Tapi saya hanya ketawa. Ketawa karena saya telah soh. Soh untuk menjadi old journalism. Jurnalis tua yang tetap mencatat. Mencatat apa saja untuk mengisi kolom. Kolom dimana saja.
Ketawa juga ketika mengenang rumah saya mendapatkan award sejati. Rumah yang kini telah menjadi bangunan pertokoan di gerbang kiri gampong lampriek. Di depan bangunan rumah sakit lama.
Rumah sakit zainal abidin yang kini telah bergeser ke arah kanan dari rumah tempat kami berkantor dulu. Sebuah rumah bangunan yang awalnya milik gubernur ali hasymi.
Rumah empat kamar dengan petak besar di belakangnya dan bangunan tambahan di samping kanannya.
Rumah tempat kami berkutat. Rumah yang menjadi ruang redaksi plus ruang tata usaha. Ada ruang paste up dan pembuatan film. Ada juga ruang radio. Ruang-ruang yang mengalirkan karya jurnalistik.
Ruang yang bagaikan ban berjalan. Lancar. Dari produksi otak hingga produksi potongan kertas yang difilmkan untuk dijadikan plat untuk digiling oleh mesin dipercetakan untuk menjadikannya lembaran kertas bernama surat kabar harian.
Bukan hanya saya yang mendapatkan award sejati dari ruang-ruang itu. Ada yang namanya Akmal Ibrahim dengan si ida, ada syarbaini usman dengan sri rejeki dan ada maimun dengan juhaini.

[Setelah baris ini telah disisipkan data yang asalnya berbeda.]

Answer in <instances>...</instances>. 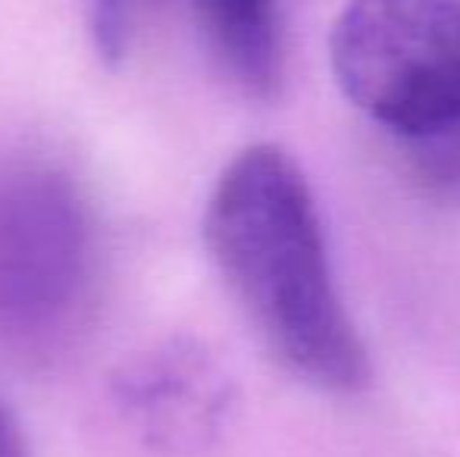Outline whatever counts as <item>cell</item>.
I'll use <instances>...</instances> for the list:
<instances>
[{
	"label": "cell",
	"mask_w": 460,
	"mask_h": 457,
	"mask_svg": "<svg viewBox=\"0 0 460 457\" xmlns=\"http://www.w3.org/2000/svg\"><path fill=\"white\" fill-rule=\"evenodd\" d=\"M204 244L285 370L335 395L367 389V345L335 288L310 182L285 147L261 141L226 163L204 207Z\"/></svg>",
	"instance_id": "6da1fadb"
},
{
	"label": "cell",
	"mask_w": 460,
	"mask_h": 457,
	"mask_svg": "<svg viewBox=\"0 0 460 457\" xmlns=\"http://www.w3.org/2000/svg\"><path fill=\"white\" fill-rule=\"evenodd\" d=\"M329 63L360 113L426 138L460 119V0H348Z\"/></svg>",
	"instance_id": "7a4b0ae2"
},
{
	"label": "cell",
	"mask_w": 460,
	"mask_h": 457,
	"mask_svg": "<svg viewBox=\"0 0 460 457\" xmlns=\"http://www.w3.org/2000/svg\"><path fill=\"white\" fill-rule=\"evenodd\" d=\"M97 226L82 189L57 166L25 163L0 176V332L44 345L92 298Z\"/></svg>",
	"instance_id": "3957f363"
},
{
	"label": "cell",
	"mask_w": 460,
	"mask_h": 457,
	"mask_svg": "<svg viewBox=\"0 0 460 457\" xmlns=\"http://www.w3.org/2000/svg\"><path fill=\"white\" fill-rule=\"evenodd\" d=\"M119 404L141 433L170 452H198L219 439L235 408L226 370L198 345H166L119 376Z\"/></svg>",
	"instance_id": "277c9868"
},
{
	"label": "cell",
	"mask_w": 460,
	"mask_h": 457,
	"mask_svg": "<svg viewBox=\"0 0 460 457\" xmlns=\"http://www.w3.org/2000/svg\"><path fill=\"white\" fill-rule=\"evenodd\" d=\"M213 54L244 94L273 101L285 79L279 0H198Z\"/></svg>",
	"instance_id": "5b68a950"
},
{
	"label": "cell",
	"mask_w": 460,
	"mask_h": 457,
	"mask_svg": "<svg viewBox=\"0 0 460 457\" xmlns=\"http://www.w3.org/2000/svg\"><path fill=\"white\" fill-rule=\"evenodd\" d=\"M417 151V172L438 189L460 185V119L426 138L411 141Z\"/></svg>",
	"instance_id": "8992f818"
},
{
	"label": "cell",
	"mask_w": 460,
	"mask_h": 457,
	"mask_svg": "<svg viewBox=\"0 0 460 457\" xmlns=\"http://www.w3.org/2000/svg\"><path fill=\"white\" fill-rule=\"evenodd\" d=\"M132 0H92V38L101 60L116 63L126 57Z\"/></svg>",
	"instance_id": "52a82bcc"
},
{
	"label": "cell",
	"mask_w": 460,
	"mask_h": 457,
	"mask_svg": "<svg viewBox=\"0 0 460 457\" xmlns=\"http://www.w3.org/2000/svg\"><path fill=\"white\" fill-rule=\"evenodd\" d=\"M0 457H29L22 429L4 401H0Z\"/></svg>",
	"instance_id": "ba28073f"
}]
</instances>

Dan ada juga teman yang saya nggak mau menyebut namanya. Teman yang saya temui dua pekan lalu. Teman yang ber-hahaha… mengenang masa indah mendapatkan award sejati itu..
Hahaha… juga ketika desakan untuk membuat catatan yang lebih utuh, Yang saya tetap bertahan dengan kata: “tidak”
Tidak juga untuk ikut bernostalgia dengan mereka yang telah soh di sebuah grup medsos. Nostalgia yang menakutkan saya. Takut adanya persambungan kembali dengan masa hura-hura ketika saya ada di sana dulunya.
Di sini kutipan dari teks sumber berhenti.